THE PROBLEM:
Arrange the lines into a Markdown table with the columns Row and Line, beginning with the line containing "In the photograph, does" and continuing through the last of the lines below. Leave out blank lines.

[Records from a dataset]
>>>

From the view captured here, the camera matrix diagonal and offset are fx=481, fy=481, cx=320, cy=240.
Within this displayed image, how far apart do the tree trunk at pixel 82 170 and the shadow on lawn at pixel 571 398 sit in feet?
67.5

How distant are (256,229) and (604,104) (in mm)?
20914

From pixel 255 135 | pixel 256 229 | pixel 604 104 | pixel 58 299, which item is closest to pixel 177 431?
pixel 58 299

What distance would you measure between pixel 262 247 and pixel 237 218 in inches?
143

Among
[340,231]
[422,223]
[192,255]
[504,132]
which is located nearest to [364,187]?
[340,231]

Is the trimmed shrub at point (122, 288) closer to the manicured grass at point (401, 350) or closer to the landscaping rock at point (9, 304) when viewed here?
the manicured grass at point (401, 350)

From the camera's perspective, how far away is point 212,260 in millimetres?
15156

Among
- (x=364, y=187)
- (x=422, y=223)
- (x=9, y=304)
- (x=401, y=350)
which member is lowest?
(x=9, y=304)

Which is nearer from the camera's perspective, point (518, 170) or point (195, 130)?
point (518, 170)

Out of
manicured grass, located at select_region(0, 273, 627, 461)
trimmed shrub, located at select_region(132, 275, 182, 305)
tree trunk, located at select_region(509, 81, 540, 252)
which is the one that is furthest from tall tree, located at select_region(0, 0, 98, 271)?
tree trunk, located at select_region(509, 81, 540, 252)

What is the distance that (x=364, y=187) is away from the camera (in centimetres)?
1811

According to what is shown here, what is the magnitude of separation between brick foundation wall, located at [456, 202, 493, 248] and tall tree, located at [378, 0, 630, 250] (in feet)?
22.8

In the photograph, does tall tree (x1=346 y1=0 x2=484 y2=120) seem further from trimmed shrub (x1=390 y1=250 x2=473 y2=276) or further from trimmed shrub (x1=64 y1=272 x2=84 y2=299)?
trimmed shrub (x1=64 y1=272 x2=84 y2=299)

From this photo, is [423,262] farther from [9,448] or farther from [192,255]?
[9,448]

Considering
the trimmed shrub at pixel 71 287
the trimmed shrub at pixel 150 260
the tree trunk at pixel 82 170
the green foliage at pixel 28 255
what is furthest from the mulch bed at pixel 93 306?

<<<

WRITTEN ANSWER:
| Row | Line |
|---|---|
| 1 | In the photograph, does tall tree (x1=346 y1=0 x2=484 y2=120) seem further from trimmed shrub (x1=390 y1=250 x2=473 y2=276) or further from trimmed shrub (x1=64 y1=272 x2=84 y2=299)? |
| 2 | trimmed shrub (x1=64 y1=272 x2=84 y2=299) |
| 3 | From this photo, is [423,262] farther from [9,448] or farther from [192,255]? |
| 4 | [9,448] |
| 5 | Considering |
| 6 | the trimmed shrub at pixel 71 287 |
| 7 | the trimmed shrub at pixel 150 260 |
| 8 | the tree trunk at pixel 82 170 |
| 9 | the green foliage at pixel 28 255 |
| 10 | what is furthest from the mulch bed at pixel 93 306? |